--- TEXT EXCERPT ---
** BEGIN **

Taking some pain out of finding/linking to unique IDs?

magpiedin commented 6 years ago

A wish/need/dread for data standards came up in issue 41, and brought a few ideas to mind:

For cleaning Darwin Core/biodiversity data, there are some good tools (e.g., Kurator, which looks like it's getting some translation to R).
For finding IDs for publications, people, specimens, taxa, etc, there are lots of great resources (fulltext, rorcid, spocc, taxize...)
But for actually finding & linking the pieces (specifically, the unique IDs for publications, specimens, people, etc), projects often run out of energy/time/awareness

Any thoughts on a helper/gentle-reminder app or lesson for suggesting linkable values contained within datasets or papers -- for instance, by indexing what types of fields/records exist in a given dataset, and suggesting relevant packages from CRAN or ropensci that could retrieve identifiers?

I realize I'm glossing over some major obstacles to actually linking data (e.g., cleaning free text values & resolving entities is enough of a mountain; plan-ahead is better than fix-it-in-post when possible), so I'm all ears if this could use more [or a different] focus. Or if something magical already exists along these lines. ...Or if there's a good/sustainable alternative to developing tools/packages that rely on multiple API wrappers?...

noamross commented 6 years ago

This is a hard problem! I have an as-yet unfunded proposal to develop a system that tries to use text-recognition ML identify fields in a dataset and link them to appropriate ontologies - for instance, recognizing which columns are species, which are publications, and such. I believe that @amoeba has worked something similar for DataONE.

Ease of use is definitely one of the big challenges - I could see something like a function like find_ids() that you could run on a document and it would return items that might have IDs (author names, species names, publications) using a text-recognition model (or maybe some pre-trained services like monkeylearn.), perhaps with boilerplate code for searching them via those packages?

Running on CSVs or similar datasets is would probably be a bit harder because the off-the-shelf tools aren't as developed, DataONE has a set of curated, annotated data sets for training models, and was working on it, but I'm not sure the status of that.

cboettig commented 6 years ago

Great suggestion. Advice and simple, performant tools just to find the identifiers would be really cool -- too often most tools assume the user already has a pretty good grasp of the landscape and knows what they want.

An important piece of this puzzle I think are things that can deliver immediate value to the researcher implementing them; or at least a clear value proposition for why to use identifiers. The lesson idea sounds like an interesting way to go; it could illustrate both how to do a task like adding taxa ids, and demonstrate how that makes your life easier (say, in merging two datasets with differing taxonomy)?

** END **

--- AIM A ---
In the thread about linking unique IDs, what function name does noamross suggest for running on a document to return items that might have IDs?

--- EXTRACTED MATERIAL ---
** BEGIN **

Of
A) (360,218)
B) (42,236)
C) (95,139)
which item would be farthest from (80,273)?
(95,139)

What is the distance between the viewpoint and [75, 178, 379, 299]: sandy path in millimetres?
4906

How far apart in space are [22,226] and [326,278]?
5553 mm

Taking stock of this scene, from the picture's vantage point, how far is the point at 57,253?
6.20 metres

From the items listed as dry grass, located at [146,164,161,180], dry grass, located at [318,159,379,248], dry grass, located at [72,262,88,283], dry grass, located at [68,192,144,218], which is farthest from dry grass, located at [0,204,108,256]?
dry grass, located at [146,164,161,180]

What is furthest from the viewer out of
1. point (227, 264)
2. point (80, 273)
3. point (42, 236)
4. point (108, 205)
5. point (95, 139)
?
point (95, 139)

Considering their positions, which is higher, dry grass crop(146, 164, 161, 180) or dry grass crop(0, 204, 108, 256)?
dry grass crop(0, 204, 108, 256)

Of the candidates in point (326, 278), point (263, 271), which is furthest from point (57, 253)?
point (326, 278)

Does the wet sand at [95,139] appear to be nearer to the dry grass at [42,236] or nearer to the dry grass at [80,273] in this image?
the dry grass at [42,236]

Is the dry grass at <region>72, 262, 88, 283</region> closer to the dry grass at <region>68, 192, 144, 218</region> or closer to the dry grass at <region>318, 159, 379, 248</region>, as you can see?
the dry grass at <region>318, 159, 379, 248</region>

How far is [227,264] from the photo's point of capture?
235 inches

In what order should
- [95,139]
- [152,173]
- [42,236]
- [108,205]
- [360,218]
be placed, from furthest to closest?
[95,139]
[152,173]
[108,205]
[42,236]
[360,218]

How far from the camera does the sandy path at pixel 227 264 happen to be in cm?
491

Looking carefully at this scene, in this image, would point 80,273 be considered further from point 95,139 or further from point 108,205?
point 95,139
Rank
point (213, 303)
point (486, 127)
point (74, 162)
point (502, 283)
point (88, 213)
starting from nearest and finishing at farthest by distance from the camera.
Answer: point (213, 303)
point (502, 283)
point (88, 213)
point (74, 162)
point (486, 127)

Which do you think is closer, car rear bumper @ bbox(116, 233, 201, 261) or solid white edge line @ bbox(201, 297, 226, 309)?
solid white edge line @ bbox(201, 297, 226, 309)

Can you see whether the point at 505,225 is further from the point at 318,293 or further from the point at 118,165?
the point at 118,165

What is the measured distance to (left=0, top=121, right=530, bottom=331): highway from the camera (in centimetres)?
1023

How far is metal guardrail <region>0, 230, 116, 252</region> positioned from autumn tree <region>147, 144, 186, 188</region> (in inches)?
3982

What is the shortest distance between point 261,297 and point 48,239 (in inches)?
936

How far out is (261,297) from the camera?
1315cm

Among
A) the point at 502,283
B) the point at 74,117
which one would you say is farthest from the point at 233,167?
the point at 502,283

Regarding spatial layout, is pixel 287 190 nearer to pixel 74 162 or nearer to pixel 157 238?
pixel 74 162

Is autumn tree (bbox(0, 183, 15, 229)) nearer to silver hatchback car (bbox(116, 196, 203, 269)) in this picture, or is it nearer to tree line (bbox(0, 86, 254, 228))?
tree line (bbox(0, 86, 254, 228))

** END **

--- AIM B ---
Echo the rows from the line containing "How far out is (261,297) from the camera?" through the end of the rows, with both of those lines included.

--- TASK OUTPUT A ---
find_ids()

--- TASK OUTPUT B ---
How far out is (261,297) from the camera?
1315cm

Among
A) the point at 502,283
B) the point at 74,117
which one would you say is farthest from the point at 233,167?
the point at 502,283

Regarding spatial layout, is pixel 287 190 nearer to pixel 74 162 or nearer to pixel 157 238?
pixel 74 162

Is autumn tree (bbox(0, 183, 15, 229)) nearer to silver hatchback car (bbox(116, 196, 203, 269)) in this picture, or is it nearer to tree line (bbox(0, 86, 254, 228))?
tree line (bbox(0, 86, 254, 228))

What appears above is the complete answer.